Task statement: Each line of the data below from the one holding "Moving vote fraction: 100%." to the one holding "scientific name: Mustela furo", inclusive, is to be reproduced exactly; no other line belongs in the answer.

Source material:
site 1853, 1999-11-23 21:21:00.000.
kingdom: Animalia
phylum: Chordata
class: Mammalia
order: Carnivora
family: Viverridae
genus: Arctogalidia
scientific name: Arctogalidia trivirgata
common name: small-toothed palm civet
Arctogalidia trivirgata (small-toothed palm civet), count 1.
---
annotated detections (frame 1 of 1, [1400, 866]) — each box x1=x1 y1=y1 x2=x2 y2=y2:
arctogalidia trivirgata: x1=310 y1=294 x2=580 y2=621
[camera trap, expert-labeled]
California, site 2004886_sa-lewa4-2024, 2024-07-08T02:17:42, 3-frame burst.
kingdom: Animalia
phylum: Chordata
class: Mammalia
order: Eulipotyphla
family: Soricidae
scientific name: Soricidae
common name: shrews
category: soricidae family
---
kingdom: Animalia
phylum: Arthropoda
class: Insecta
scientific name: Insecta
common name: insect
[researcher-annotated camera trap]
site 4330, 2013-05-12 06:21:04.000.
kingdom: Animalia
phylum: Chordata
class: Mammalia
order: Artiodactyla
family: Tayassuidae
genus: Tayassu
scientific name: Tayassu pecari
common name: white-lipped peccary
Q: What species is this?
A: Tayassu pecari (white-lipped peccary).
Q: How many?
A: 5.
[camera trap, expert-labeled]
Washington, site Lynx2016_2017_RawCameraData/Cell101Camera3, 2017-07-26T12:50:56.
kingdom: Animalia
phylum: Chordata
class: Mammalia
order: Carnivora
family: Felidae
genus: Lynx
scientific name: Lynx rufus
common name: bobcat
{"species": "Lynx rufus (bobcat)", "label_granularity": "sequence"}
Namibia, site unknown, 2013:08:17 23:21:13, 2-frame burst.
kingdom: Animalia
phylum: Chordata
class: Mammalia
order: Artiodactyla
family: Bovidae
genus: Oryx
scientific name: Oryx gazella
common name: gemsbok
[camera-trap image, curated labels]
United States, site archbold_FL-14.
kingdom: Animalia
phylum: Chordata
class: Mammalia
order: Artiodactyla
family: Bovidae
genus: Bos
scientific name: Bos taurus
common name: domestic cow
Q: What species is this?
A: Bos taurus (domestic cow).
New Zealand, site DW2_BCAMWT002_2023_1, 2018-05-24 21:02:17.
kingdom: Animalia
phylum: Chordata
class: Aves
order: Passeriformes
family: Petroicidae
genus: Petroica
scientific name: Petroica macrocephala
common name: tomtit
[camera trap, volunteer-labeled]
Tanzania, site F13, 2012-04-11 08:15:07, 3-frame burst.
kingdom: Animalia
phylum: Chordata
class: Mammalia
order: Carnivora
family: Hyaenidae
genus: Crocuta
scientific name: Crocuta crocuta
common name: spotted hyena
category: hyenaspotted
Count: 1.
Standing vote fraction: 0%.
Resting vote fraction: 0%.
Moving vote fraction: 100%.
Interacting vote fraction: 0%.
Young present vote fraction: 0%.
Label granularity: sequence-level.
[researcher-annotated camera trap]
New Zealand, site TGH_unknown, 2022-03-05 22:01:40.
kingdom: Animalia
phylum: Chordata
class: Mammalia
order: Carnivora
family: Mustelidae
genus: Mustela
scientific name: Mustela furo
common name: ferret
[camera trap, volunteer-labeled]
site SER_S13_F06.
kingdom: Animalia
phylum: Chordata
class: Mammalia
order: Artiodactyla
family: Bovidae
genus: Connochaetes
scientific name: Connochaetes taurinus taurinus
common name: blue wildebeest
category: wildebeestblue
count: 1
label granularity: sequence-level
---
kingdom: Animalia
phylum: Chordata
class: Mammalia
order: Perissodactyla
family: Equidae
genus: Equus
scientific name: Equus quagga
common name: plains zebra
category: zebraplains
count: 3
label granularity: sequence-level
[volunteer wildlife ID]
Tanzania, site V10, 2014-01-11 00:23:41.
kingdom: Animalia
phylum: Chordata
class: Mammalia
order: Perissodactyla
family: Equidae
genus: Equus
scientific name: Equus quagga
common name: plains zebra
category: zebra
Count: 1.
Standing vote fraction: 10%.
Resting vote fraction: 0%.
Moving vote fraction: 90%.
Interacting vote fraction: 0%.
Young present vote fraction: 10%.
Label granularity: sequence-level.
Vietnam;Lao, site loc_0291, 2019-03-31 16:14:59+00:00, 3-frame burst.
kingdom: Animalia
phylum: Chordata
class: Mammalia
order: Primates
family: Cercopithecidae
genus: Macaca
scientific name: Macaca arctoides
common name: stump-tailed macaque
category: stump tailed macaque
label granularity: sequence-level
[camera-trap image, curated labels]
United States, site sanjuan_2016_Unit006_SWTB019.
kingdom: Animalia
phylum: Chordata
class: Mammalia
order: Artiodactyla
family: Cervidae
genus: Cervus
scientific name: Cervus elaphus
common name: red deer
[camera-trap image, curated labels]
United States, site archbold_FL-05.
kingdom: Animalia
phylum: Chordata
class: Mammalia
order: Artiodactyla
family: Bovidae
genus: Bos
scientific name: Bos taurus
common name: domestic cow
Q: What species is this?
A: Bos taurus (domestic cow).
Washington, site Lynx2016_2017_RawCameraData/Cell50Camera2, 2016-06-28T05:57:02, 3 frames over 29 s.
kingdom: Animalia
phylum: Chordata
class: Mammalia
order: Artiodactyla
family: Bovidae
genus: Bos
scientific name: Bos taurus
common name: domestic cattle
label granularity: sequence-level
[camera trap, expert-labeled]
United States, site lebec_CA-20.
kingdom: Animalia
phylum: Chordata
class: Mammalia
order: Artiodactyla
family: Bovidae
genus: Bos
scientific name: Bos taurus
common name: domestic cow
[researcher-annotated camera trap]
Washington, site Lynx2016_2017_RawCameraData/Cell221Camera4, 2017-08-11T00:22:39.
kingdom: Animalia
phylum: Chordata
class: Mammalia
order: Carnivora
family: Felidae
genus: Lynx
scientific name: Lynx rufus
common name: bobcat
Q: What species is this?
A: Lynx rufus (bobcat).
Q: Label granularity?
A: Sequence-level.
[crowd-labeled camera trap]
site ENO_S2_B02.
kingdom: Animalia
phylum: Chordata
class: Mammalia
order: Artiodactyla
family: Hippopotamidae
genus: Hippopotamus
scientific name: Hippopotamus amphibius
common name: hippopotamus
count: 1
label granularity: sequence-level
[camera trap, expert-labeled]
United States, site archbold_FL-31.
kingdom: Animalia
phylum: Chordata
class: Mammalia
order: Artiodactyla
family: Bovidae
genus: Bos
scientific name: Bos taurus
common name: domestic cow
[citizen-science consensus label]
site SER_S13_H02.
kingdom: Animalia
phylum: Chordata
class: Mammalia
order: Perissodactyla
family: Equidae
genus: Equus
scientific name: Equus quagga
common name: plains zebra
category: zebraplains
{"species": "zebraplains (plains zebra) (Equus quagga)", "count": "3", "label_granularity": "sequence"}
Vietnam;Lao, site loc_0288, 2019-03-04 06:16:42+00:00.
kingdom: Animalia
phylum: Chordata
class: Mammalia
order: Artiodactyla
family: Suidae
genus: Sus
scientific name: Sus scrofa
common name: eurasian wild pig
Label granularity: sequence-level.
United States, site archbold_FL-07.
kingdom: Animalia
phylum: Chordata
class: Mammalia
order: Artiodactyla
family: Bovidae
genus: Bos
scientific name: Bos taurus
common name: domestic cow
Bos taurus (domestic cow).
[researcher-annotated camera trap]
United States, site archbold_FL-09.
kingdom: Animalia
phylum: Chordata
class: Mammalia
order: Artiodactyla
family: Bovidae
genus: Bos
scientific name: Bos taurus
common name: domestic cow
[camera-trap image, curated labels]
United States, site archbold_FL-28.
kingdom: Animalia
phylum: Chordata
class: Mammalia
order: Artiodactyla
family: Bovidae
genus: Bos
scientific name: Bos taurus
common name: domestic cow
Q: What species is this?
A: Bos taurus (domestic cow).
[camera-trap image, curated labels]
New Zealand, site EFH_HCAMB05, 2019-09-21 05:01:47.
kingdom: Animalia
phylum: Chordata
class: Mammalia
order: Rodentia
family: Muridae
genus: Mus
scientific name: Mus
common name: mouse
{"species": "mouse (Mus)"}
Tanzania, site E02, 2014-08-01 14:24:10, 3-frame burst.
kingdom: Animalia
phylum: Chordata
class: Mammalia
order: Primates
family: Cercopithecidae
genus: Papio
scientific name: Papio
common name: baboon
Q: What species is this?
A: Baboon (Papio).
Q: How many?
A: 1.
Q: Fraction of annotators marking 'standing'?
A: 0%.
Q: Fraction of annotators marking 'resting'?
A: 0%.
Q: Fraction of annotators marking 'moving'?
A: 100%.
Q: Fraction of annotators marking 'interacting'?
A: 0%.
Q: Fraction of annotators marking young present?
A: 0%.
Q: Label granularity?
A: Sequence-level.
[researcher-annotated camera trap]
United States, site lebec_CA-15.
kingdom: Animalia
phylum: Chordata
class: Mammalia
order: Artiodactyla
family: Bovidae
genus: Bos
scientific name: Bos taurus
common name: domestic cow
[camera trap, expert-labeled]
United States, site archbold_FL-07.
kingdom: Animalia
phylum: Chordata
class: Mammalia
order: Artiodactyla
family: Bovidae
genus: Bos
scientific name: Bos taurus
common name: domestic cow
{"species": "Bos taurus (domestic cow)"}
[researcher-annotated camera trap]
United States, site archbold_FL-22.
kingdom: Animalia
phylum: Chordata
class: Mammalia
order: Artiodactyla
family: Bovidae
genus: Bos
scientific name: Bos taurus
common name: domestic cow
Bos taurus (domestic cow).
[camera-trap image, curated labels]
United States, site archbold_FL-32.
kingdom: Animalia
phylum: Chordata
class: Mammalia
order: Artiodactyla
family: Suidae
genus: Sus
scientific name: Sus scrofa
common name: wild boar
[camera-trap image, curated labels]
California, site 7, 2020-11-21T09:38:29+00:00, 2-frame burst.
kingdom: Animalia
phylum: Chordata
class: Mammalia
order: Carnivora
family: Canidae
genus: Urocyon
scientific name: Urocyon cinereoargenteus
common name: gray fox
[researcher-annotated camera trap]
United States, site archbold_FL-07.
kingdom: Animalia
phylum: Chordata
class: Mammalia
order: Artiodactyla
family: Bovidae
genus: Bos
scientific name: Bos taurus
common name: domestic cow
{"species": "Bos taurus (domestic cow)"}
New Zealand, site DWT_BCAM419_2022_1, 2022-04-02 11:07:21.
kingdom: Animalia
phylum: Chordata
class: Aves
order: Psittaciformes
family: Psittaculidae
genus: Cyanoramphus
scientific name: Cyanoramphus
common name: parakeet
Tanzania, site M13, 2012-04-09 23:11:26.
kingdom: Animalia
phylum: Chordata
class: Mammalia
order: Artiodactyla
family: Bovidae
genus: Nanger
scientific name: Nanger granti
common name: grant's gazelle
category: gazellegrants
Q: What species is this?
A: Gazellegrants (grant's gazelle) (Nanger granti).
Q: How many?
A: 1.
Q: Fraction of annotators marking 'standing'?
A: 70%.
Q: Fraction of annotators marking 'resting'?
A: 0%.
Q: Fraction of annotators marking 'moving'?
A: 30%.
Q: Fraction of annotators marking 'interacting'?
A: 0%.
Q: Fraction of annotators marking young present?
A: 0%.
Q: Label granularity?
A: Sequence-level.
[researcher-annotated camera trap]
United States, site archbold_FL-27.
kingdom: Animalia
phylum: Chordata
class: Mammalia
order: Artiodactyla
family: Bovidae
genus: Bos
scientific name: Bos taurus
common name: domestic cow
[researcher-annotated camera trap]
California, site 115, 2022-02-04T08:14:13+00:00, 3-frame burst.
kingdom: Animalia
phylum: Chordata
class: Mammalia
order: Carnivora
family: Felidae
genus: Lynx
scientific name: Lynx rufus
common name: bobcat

The answer:
Moving vote fraction: 100%.
Interacting vote fraction: 0%.
Young present vote fraction: 0%.
Label granularity: sequence-level.
[researcher-annotated camera trap]
New Zealand, site TGH_unknown, 2022-03-05 22:01:40.
kingdom: Animalia
phylum: Chordata
class: Mammalia
order: Carnivora
family: Mustelidae
genus: Mustela
scientific name: Mustela furo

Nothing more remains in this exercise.